Надо как-то выставить отсюда девиц из Пасси.
Я оглянулся назад — их уже не было. Они сбежали от этого зрелища. Я вполне понимал их: должно быть, не так уж приятно прикатить на роскошной машине, в красивом синем костюме, облегающем бедра, и вдруг натолкнуться на груду неприглядных трупов.
Вернувшись на плац, где нас выстраивали на поверку, я закурил сигарету.
Одна из девиц поджидала меня здесь. Брюнетка со светлыми глазами. — Зачем вы это сделали? — сказала она. — По глупости, — согласился я. — Нет, скажите, зачем? — настаивала она.
— Вы пожелали осмотреть лагерь, — отвечал я.
— Я хочу продолжать осмотр, — сказала она.
Я взглянул на нее. Глаза ее блестели, губы вздрагивали.
— Нет у меня на это сил, — сказал я.
Она молча посмотрела на меня.
Вдвоем мы зашагали к лагерным воротам. На сторожевой башне развевался приспущенный траурный флаг.
— Это в честь мертвых? — дрожащим голосом спросила она.
— Нет, это в честь Рузвельта.
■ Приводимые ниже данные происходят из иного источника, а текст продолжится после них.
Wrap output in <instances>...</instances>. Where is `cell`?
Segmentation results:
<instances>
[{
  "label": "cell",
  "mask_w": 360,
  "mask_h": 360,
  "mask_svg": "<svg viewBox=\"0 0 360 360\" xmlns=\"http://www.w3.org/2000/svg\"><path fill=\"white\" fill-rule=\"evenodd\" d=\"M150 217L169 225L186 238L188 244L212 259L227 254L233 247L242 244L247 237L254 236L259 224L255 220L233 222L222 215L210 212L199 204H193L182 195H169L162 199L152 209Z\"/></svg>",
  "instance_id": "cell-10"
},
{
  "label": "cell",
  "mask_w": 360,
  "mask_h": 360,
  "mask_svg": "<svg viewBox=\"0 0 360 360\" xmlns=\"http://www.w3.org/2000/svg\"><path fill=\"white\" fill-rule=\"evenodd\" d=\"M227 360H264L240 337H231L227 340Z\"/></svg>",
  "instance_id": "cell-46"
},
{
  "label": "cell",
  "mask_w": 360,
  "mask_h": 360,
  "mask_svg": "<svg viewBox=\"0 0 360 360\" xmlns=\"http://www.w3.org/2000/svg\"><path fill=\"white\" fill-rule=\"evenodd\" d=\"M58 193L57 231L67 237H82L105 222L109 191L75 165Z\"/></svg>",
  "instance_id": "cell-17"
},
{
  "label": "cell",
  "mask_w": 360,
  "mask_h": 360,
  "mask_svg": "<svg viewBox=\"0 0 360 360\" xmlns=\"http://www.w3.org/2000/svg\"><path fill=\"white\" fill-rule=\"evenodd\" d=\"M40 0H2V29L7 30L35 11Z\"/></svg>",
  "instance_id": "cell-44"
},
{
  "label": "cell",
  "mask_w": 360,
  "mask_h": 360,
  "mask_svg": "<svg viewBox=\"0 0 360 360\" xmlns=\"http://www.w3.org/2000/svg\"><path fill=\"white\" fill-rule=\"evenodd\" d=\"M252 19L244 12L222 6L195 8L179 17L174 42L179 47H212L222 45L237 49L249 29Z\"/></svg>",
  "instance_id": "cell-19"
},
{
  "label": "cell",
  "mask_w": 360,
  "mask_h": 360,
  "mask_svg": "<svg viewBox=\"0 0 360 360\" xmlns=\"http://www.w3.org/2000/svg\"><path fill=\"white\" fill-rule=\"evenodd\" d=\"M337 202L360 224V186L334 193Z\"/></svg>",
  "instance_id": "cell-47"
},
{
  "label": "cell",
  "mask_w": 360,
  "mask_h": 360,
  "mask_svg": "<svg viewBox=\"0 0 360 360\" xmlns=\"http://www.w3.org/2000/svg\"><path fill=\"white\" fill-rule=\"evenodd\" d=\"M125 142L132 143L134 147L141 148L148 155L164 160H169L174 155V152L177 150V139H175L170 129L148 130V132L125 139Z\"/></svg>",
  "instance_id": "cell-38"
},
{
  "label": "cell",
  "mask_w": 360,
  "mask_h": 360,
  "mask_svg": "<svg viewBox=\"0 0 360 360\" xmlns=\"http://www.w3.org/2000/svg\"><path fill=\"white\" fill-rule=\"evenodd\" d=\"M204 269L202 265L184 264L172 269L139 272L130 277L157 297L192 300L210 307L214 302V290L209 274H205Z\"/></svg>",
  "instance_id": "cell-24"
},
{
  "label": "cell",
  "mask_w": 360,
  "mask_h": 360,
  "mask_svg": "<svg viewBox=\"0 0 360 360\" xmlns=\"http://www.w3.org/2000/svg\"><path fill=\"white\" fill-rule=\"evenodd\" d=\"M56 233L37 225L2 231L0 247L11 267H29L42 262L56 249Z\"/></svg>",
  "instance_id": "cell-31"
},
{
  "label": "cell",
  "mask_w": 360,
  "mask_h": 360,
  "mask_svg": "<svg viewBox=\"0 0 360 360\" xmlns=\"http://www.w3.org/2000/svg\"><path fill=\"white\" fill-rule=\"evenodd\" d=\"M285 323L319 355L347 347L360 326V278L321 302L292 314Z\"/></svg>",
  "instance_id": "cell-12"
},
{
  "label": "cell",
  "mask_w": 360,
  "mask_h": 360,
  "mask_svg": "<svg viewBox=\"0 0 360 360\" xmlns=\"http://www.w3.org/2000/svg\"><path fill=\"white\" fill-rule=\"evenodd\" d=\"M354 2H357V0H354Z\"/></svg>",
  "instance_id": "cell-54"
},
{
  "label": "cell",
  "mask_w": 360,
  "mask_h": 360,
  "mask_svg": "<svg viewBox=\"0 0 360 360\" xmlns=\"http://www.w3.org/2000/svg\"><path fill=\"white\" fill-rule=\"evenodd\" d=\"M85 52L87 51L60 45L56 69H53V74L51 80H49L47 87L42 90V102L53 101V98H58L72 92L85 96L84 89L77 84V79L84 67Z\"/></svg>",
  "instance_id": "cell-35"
Мертвым этот флаг не нужен. — А что им нужно? — спросила она.
— Им нужен братский поклон и память, — ответил я.
Она снова молча взглянула на меня.
— До свидания, — сказала она.
— Привет! — ответил я. И вернулся к своим ребятам.
— Эта проклятая ночь, видно, никогда не кончится, — говорит парень из Семюра.
Неделей позже я встретил ту девушку со светлыми глазами в Эйзенахе. Одной или двумя неделями позже, я уже точно не помню. Потому что между концом заточения и возвратом к прежней жизни прошли точно во сне какие-то дни: может, неделя, может, больше. Я сидел на лугу за оградой из колючей проволоки, неподалеку от вилл эсэсовцев. Я курил, слушая шум весны. Разглядывал травинки и букашек, ползущих по ним. Глядел, как шевелятся листья на деревьях. Вдруг я увидел Ива — он бежал ко мне: «Вот ты где, наконец-то я тебя нашел!» Ив приехал за мной из Эйзенаха на французской военной машине. Завтра оттуда — прямиком в Париж — уходит колонна из трех грузовиков. Ив забронировал в одном из них для меня место и вернулся сюда из Эйзенаха, чтобы взять меня с собой. Я взглянул на лагерь. Увидел сторожевые вышки, колючую проволоку, по которой уже больше не идет ток. Заводские корпуса и зоологический сад, где эсэсовцы держали ланей, бурых медведей и обезьян.